* **EXTRACTED RECORDS**:
_ _ _

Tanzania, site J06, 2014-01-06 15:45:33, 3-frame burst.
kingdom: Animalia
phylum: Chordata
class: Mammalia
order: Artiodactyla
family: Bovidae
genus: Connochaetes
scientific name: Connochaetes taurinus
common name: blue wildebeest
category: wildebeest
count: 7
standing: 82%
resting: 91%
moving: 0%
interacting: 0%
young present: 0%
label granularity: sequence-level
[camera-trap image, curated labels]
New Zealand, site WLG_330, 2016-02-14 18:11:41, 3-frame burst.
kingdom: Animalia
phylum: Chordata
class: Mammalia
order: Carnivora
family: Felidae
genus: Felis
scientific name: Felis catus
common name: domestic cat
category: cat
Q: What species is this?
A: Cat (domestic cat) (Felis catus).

_ _ _

* **EXERCISE INSTRUCTIONS**:
Reproduce each record exactly as written above.

* **TASK RESPONSE**:
Tanzania, site J06, 2014-01-06 15:45:33, 3-frame burst.
kingdom: Animalia
phylum: Chordata
class: Mammalia
order: Artiodactyla
family: Bovidae
genus: Connochaetes
scientific name: Connochaetes taurinus
common name: blue wildebeest
category: wildebeest
count: 7
standing: 82%
resting: 91%
moving: 0%
interacting: 0%
young present: 0%
label granularity: sequence-level
[camera-trap image, curated labels]
New Zealand, site WLG_330, 2016-02-14 18:11:41, 3-frame burst.
kingdom: Animalia
phylum: Chordata
class: Mammalia
order: Carnivora
family: Felidae
genus: Felis
scientific name: Felis catus
common name: domestic cat
category: cat
Q: What species is this?
A: Cat (domestic cat) (Felis catus).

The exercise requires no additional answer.